Find "when choosing from" in the data, then restate the line it sits in and every later line word for word, ending with the last line.
* * * * * * * * *
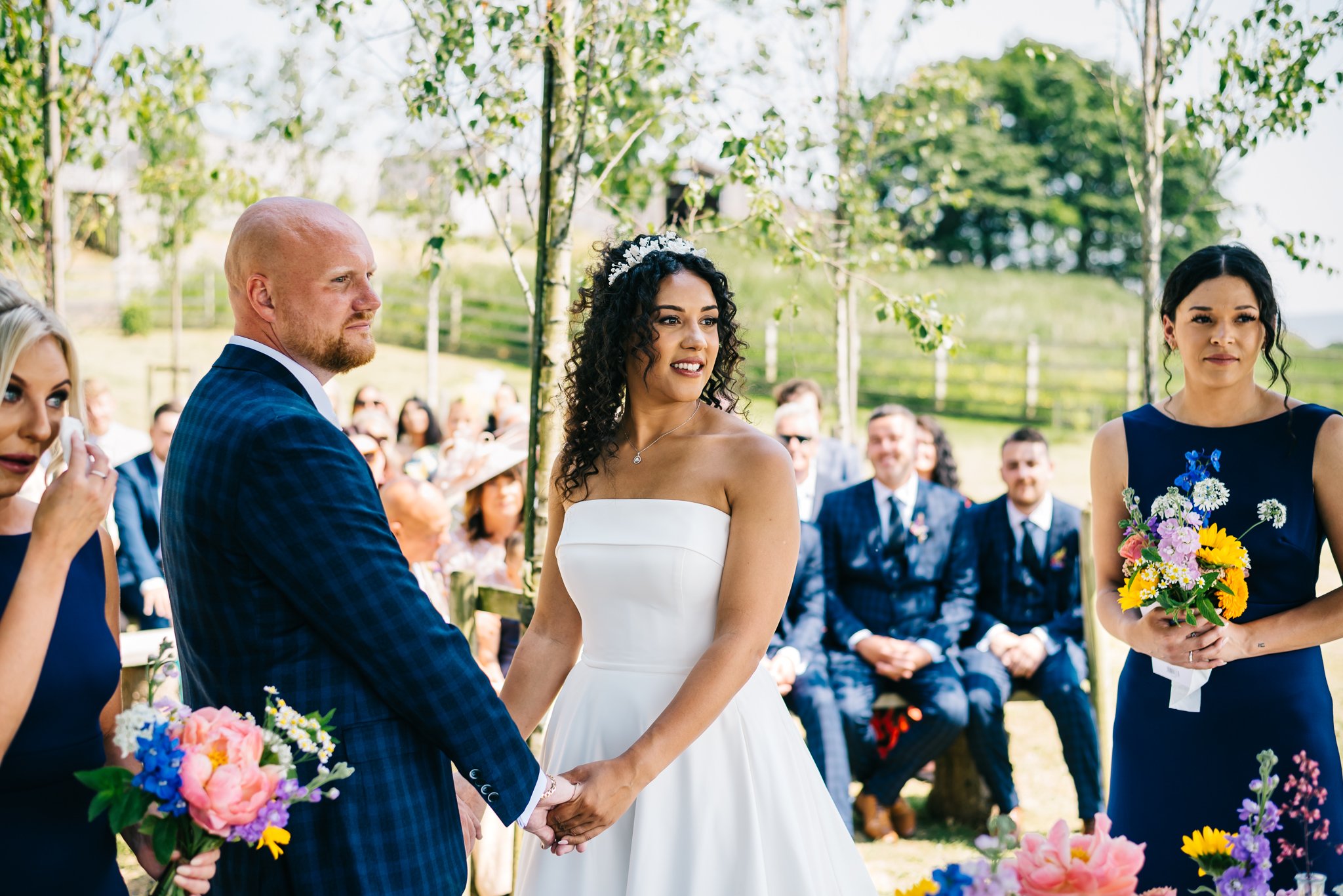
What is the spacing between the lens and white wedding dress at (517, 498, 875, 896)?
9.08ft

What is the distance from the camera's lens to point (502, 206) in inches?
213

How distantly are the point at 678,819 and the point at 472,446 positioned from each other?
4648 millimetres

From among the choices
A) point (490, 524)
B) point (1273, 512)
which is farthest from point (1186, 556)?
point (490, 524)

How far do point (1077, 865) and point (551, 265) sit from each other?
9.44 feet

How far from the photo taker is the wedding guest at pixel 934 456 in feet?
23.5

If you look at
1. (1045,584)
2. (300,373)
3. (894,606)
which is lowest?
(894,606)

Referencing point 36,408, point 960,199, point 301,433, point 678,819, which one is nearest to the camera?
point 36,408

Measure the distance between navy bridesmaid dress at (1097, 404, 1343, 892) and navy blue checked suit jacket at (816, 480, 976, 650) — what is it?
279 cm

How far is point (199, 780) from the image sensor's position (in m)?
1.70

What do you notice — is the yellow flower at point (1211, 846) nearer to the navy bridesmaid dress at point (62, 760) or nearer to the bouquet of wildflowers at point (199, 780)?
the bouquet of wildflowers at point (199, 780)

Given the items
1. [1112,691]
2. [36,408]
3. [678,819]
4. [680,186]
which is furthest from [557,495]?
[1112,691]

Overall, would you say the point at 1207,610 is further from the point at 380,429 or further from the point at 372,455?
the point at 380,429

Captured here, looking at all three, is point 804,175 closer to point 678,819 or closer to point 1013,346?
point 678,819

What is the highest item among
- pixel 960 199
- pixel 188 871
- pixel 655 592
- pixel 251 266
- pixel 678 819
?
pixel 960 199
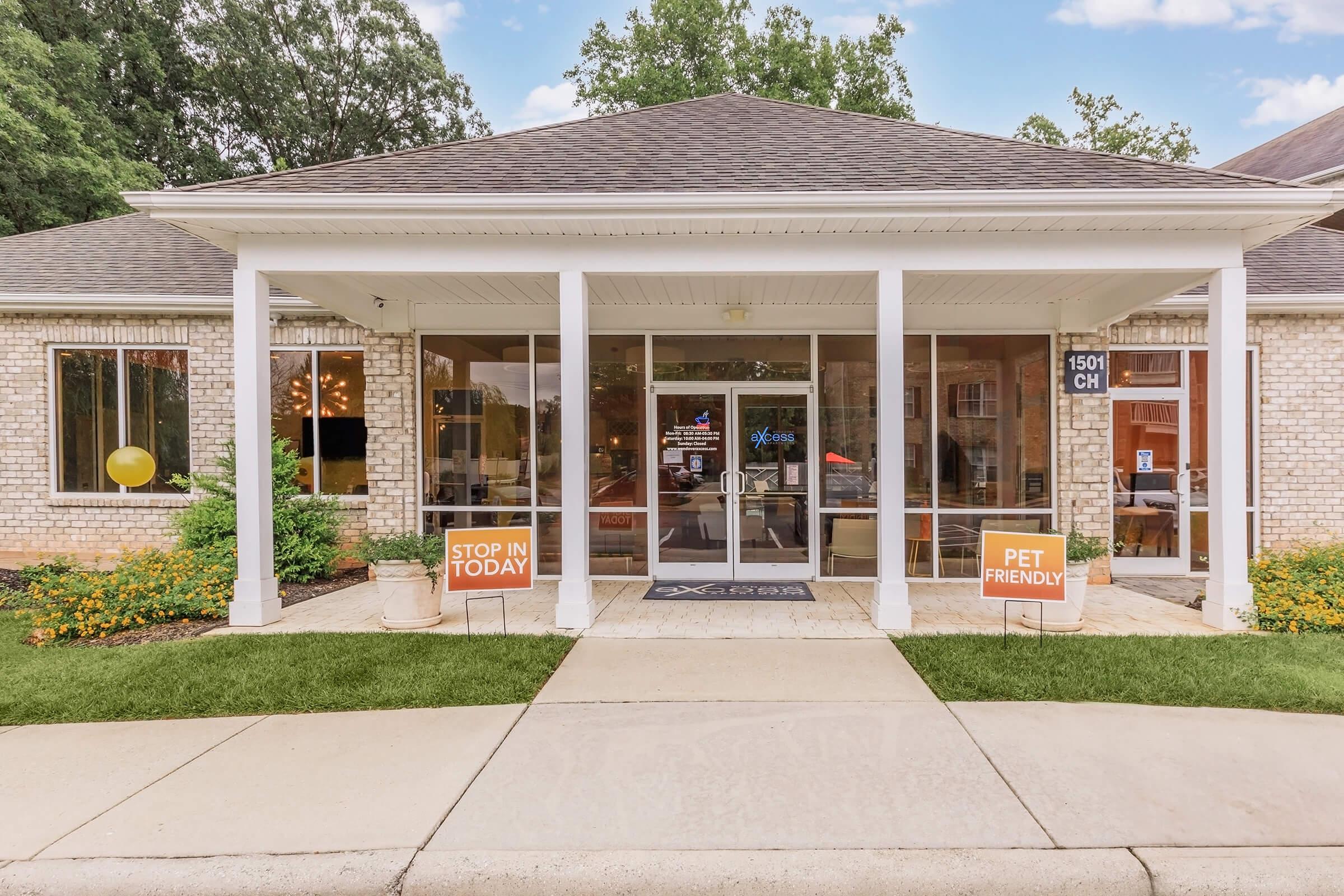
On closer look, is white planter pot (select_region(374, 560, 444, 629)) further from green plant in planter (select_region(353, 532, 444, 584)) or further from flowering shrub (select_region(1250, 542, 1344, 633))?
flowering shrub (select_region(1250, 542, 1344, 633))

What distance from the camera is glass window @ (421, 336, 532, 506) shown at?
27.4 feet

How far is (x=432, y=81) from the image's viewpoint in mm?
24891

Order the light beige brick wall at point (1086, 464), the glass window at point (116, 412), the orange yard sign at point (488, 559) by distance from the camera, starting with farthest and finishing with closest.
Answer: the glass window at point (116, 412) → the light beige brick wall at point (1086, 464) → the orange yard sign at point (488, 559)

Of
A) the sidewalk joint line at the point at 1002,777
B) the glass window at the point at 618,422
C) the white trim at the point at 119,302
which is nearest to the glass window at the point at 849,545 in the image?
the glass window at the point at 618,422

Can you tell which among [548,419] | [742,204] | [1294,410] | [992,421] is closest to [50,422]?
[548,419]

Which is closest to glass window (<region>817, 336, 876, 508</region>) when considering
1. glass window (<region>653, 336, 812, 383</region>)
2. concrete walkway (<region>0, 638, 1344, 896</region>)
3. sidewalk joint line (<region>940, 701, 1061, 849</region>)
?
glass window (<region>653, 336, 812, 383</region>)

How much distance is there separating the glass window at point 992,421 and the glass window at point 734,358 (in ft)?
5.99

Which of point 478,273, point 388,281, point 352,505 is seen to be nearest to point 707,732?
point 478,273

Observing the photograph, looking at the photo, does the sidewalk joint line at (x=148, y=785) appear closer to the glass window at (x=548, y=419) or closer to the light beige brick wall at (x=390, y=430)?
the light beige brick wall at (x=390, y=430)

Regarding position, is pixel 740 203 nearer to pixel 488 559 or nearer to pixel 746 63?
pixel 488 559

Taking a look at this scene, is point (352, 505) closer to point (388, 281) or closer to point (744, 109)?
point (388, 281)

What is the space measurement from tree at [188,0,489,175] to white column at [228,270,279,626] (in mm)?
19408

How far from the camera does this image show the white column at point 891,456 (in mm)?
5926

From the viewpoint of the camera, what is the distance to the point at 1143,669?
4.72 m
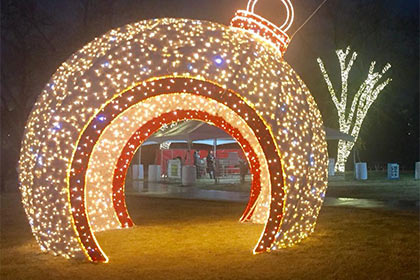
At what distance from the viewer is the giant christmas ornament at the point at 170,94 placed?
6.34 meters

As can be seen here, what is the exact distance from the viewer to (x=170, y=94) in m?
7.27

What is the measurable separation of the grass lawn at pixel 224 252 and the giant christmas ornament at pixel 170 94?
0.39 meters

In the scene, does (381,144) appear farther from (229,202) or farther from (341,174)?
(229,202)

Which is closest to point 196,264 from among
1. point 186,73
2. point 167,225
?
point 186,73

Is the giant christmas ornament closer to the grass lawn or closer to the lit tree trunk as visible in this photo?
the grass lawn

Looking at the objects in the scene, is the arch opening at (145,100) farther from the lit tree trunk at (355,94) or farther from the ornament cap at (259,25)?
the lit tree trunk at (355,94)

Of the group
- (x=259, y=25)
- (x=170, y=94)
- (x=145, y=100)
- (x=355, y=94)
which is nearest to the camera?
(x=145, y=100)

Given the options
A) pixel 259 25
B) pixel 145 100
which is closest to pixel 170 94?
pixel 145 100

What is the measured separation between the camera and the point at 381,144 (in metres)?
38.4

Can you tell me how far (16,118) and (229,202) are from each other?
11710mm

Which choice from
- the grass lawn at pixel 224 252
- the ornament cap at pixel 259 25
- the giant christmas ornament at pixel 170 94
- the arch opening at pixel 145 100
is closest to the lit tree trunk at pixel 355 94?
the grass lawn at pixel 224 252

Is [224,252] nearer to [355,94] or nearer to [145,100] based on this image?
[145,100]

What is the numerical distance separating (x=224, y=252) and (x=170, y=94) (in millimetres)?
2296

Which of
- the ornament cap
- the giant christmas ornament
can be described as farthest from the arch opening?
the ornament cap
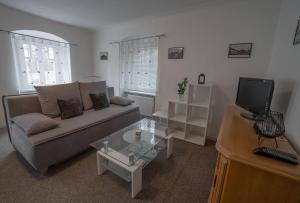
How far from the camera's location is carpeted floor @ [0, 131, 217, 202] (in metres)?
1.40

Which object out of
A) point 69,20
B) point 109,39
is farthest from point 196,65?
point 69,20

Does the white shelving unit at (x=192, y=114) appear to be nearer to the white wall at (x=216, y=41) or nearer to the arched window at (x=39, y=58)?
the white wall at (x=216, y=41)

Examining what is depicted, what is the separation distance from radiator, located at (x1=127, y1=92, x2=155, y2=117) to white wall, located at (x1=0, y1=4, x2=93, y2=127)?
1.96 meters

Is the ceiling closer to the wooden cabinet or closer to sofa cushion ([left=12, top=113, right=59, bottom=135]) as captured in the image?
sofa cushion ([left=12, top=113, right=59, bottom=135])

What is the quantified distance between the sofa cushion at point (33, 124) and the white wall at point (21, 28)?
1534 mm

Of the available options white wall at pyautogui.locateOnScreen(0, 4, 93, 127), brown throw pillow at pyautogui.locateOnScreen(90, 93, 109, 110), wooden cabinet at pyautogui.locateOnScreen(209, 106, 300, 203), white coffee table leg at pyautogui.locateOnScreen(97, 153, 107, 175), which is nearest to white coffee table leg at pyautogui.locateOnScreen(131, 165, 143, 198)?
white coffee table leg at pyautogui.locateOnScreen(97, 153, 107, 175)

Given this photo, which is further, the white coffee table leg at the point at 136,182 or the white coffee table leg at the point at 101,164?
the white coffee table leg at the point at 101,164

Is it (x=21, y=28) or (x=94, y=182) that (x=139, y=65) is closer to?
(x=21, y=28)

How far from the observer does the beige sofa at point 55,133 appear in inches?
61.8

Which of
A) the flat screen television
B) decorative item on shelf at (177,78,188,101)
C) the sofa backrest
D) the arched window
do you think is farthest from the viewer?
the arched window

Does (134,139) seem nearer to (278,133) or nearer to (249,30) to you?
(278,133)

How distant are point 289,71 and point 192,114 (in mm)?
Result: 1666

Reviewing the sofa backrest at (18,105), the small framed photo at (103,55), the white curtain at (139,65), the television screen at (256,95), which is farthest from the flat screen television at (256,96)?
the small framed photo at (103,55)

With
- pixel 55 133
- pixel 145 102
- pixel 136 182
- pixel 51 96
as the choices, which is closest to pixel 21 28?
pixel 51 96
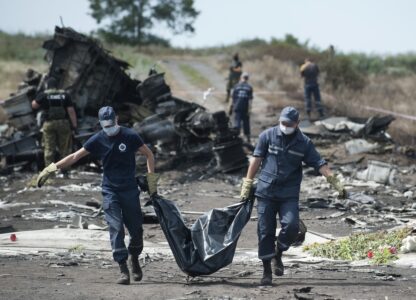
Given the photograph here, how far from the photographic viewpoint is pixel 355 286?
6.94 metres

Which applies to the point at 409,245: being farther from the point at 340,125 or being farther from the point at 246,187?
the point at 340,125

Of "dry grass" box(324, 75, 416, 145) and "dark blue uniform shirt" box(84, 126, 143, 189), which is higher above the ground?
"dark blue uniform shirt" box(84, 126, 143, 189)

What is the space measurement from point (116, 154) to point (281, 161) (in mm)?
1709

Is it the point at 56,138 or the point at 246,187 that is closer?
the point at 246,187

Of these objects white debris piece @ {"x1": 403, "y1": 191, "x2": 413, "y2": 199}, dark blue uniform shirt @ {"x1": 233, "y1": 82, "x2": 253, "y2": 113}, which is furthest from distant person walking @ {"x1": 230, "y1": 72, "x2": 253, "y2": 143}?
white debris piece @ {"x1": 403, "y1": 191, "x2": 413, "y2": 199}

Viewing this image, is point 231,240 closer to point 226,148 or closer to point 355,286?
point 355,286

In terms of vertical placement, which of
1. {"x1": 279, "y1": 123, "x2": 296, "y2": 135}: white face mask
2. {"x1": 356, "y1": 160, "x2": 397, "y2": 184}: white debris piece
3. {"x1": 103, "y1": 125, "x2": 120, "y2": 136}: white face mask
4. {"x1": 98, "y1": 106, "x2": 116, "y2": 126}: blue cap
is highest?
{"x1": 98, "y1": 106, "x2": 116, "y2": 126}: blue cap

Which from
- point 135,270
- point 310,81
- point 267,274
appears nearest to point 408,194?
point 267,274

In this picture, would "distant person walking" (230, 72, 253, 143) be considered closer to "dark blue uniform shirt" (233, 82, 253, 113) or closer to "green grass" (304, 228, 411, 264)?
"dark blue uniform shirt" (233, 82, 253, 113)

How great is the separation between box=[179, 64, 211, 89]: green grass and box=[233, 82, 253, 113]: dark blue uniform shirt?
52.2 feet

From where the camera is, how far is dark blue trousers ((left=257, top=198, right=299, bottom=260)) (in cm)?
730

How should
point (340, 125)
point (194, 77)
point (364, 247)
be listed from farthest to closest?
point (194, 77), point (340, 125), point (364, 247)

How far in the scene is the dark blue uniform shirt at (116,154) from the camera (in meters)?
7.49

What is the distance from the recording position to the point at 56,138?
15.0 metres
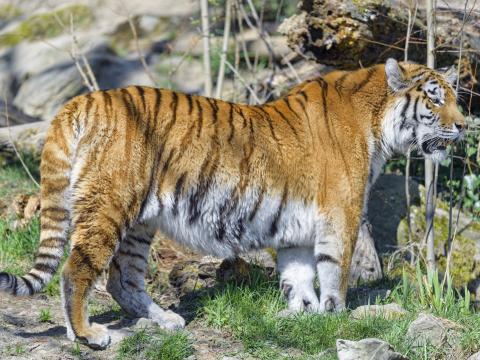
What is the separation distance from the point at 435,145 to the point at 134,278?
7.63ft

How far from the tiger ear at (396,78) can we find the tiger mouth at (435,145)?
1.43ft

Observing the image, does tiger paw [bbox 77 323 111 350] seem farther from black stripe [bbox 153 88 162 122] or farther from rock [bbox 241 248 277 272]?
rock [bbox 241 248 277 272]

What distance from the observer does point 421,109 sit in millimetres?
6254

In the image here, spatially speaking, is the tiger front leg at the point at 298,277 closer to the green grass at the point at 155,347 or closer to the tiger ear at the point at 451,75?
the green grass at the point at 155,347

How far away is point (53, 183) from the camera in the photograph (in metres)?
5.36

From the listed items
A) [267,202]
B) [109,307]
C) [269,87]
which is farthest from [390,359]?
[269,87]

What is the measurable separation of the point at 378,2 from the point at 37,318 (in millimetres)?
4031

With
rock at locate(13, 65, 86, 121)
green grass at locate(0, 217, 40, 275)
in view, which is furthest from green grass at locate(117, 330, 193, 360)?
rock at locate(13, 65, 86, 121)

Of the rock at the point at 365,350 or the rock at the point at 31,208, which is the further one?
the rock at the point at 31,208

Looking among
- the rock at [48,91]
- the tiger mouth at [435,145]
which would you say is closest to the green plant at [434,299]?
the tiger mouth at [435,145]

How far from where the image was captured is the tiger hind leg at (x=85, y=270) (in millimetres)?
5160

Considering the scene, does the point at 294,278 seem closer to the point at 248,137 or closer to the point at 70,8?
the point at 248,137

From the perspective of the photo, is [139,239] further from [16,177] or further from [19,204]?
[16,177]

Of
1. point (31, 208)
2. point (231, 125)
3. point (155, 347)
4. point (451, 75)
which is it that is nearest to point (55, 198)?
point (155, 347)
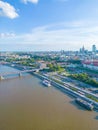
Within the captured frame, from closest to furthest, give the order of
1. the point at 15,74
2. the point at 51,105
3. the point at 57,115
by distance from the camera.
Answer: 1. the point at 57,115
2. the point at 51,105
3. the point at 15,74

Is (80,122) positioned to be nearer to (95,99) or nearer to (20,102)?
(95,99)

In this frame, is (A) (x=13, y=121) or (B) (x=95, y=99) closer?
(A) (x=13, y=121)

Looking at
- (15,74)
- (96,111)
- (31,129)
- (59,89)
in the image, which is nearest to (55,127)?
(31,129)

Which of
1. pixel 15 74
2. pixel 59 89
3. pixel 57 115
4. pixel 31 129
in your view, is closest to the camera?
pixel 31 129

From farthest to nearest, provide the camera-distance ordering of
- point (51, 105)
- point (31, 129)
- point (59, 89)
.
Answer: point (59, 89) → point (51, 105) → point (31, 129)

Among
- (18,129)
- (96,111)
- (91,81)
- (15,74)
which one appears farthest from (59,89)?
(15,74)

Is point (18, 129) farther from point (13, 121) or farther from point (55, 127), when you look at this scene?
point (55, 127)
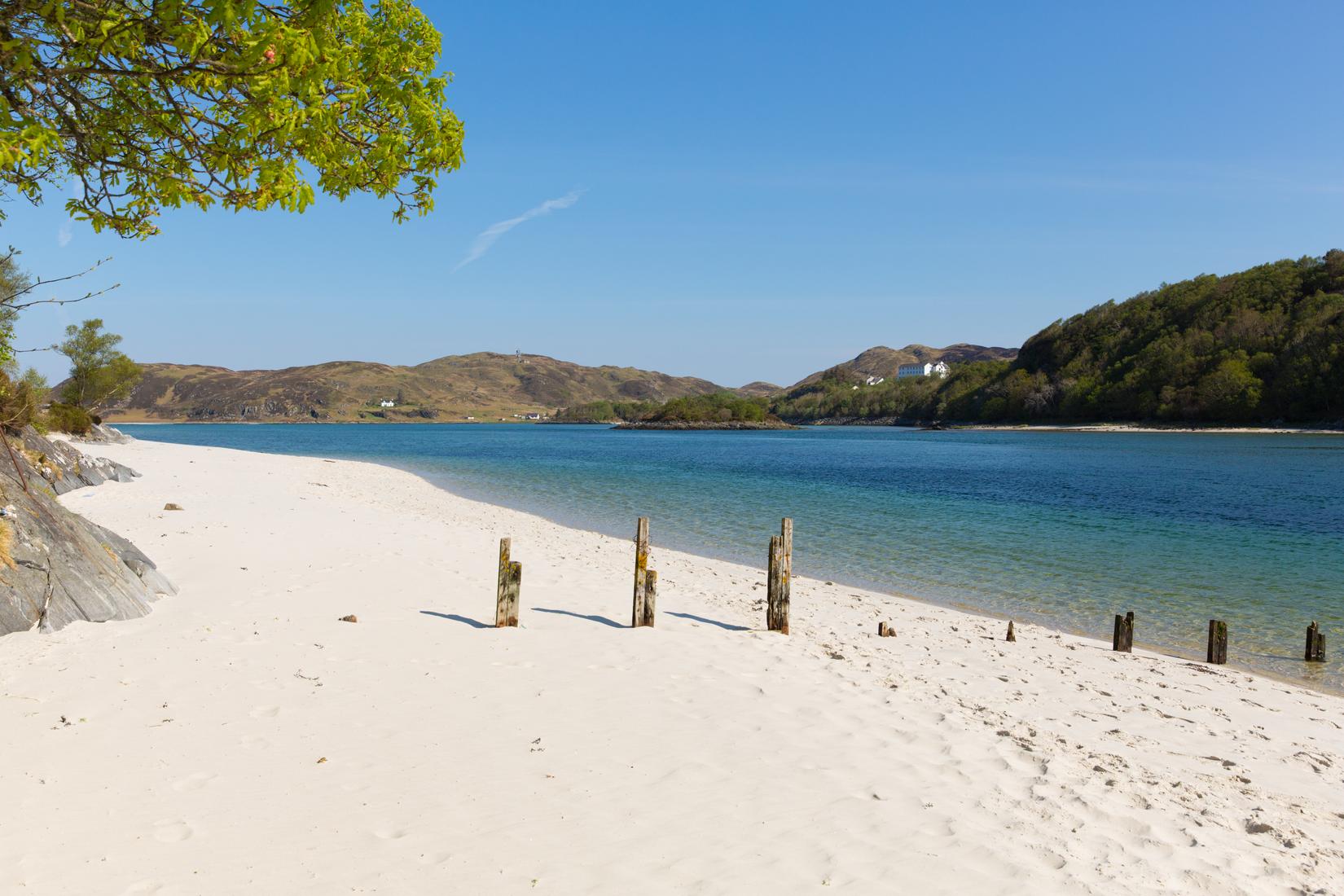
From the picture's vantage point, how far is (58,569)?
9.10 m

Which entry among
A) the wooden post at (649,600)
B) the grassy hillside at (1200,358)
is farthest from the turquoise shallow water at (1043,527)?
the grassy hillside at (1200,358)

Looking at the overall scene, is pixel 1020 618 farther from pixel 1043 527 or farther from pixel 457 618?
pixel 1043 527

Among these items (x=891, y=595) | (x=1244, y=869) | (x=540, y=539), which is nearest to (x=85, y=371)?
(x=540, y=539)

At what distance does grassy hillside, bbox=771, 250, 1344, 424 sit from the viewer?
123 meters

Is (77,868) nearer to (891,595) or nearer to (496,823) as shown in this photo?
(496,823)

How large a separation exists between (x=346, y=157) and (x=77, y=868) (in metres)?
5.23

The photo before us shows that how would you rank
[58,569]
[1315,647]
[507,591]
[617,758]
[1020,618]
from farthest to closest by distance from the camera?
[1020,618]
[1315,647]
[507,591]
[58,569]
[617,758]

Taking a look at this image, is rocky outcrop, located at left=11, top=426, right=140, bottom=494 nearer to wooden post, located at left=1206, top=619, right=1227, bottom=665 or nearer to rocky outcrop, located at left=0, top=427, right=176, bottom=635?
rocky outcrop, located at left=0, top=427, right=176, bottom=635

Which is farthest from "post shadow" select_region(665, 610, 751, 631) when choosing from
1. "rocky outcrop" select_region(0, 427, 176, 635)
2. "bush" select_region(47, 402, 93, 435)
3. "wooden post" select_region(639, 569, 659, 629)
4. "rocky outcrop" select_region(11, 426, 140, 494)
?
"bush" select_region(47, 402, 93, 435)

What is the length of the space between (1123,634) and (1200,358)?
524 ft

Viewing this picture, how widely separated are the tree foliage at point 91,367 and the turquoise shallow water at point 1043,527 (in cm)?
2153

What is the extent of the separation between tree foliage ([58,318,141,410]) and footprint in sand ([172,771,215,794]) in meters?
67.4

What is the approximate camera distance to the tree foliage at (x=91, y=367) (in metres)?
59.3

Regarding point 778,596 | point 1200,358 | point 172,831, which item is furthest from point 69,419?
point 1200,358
* * * * * * * * *
RESULT -
Which is farthest from "post shadow" select_region(665, 610, 751, 631) when choosing from
1. "rocky outcrop" select_region(0, 427, 176, 635)
2. "bush" select_region(47, 402, 93, 435)
3. "wooden post" select_region(639, 569, 659, 629)
4. "rocky outcrop" select_region(11, 426, 140, 494)
?
"bush" select_region(47, 402, 93, 435)

What is the length of the space between (1123,634) and (1200,358)?
524 ft

Viewing this picture, how widely separated are the tree foliage at point 91,367 and the turquoise shallow water at point 1043,527 (in cm)?
2153

What is the extent of the separation between tree foliage ([58,318,141,410]) and footprint in sand ([172,771,215,794]) in meters?
67.4

What is the approximate camera distance to the tree foliage at (x=91, y=367) (in metres)?
59.3

Regarding point 778,596 | point 1200,358 | point 172,831, which item is furthest from point 69,419?
point 1200,358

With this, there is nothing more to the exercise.